Task to carry out:
Rewrite the data below as a numbered list, from the line containing "From the set" through the last line of the data, skipping blank lines.

>> START Given entries

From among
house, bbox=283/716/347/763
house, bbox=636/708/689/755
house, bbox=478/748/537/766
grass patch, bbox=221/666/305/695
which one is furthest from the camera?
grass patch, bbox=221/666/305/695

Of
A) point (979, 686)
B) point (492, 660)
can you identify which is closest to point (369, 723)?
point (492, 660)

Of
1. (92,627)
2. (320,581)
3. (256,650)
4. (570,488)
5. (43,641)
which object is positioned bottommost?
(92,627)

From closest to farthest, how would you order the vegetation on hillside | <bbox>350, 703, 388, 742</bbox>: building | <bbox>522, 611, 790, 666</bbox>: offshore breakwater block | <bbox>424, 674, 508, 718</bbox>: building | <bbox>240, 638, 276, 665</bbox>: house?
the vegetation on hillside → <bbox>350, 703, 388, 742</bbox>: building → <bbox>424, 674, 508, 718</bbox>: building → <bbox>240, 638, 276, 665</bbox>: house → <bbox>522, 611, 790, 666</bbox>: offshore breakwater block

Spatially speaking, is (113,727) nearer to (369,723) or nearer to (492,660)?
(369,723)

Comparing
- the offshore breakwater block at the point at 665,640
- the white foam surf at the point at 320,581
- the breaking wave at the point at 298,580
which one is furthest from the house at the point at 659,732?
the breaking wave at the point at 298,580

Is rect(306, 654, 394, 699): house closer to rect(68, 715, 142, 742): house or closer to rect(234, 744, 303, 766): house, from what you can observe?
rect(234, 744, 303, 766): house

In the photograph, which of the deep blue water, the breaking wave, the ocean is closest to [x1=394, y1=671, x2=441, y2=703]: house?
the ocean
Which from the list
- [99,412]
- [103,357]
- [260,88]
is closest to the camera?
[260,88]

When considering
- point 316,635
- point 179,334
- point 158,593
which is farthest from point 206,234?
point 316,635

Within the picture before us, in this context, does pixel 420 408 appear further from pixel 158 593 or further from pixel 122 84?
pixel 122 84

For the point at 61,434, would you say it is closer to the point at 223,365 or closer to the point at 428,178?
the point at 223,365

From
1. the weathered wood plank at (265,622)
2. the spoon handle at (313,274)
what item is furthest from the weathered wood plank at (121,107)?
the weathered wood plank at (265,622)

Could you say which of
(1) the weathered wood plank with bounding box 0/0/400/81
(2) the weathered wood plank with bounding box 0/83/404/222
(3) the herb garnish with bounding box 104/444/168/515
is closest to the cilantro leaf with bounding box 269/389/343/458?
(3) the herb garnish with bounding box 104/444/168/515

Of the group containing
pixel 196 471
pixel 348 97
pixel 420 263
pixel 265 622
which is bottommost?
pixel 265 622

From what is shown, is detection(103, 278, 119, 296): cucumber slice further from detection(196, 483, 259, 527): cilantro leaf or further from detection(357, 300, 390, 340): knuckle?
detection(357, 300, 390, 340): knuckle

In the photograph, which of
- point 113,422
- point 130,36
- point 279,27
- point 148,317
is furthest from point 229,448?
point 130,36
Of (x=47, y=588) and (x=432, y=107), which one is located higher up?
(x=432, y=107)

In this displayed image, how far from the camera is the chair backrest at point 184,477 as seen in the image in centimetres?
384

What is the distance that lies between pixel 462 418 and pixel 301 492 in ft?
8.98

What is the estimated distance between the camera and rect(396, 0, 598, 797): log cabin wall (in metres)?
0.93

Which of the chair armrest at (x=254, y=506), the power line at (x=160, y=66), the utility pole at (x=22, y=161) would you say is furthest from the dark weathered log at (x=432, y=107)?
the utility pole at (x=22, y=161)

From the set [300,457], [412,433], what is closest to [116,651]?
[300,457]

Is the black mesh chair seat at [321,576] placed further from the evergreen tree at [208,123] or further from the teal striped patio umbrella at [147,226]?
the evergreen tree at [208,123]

>> END Given entries

Answer in full:
1. From the set [300,457], [412,433], what is closest to [116,651]?
2. [300,457]
3. Is the black mesh chair seat at [321,576] placed further from the evergreen tree at [208,123] or further from the teal striped patio umbrella at [147,226]?
4. the evergreen tree at [208,123]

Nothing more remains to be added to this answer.